Friday, 22 April 2016, 17:20 Last update: about 11 years ago

While facing a deep corruption crisis, the government of Joseph Muscat, Keith Schembri and Konrad Mizzi is now also lying to sick people, hospital patients, vulnerable men and women and all their relatives, the Nationalist Party said.

The government’s boasting about an annual report about Mater Dei Hospital confirms that Joseph Muscat is cut off from reality, and it is not only not resolving the waiting lists problem but it is not even recognising it.

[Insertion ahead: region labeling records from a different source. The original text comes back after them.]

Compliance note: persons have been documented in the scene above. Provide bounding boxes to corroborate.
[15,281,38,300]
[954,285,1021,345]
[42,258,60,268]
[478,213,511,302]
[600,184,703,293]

In a press conference in front of Mater Dei Hospital, shadow minister for health Claudette Buttigieg said that the worst thing one can do when in power is not to accept what the problems are. If one does not understand that a problem exists, then one cannot take any action to resolve it.

This is a direct insult to the people of Malta and Gozo, she said.

Health Minister Konrad Mizzi is embroiled in the Panama Papers scandal, which is huge in terms of corruption and crime.

The government is boasting that in the last three years matters have drastically improved at the hospital, but contrary to this, the Medical Association of Malta has said that anyone who wants an appointment with a specialist has to wait for more than a year.

The government also tried to give the impression that 48 new consultants were added to the staff at the hospital but, in fact, only five had been employed, Dr Buttigieg said. None of them work in the medical and surgical sectors.

Social Policy shadow minister Paula Mifsud Bonnici said that the people who are being hit the hardest from growing waiting lists is that part of the population – some 100,000 – who are at risk of poverty.

There are many people who cannot afford private medical treatment, and this meant that the public health service is letting them down.

The reality for some is to open companies in Panama but the reality for most people is that they need to make many sacrifices and also depend on the health services offered at the public hospital.

The government should at least recognise it has a problem and start addressing it, Dr Mifsud Bonnici said.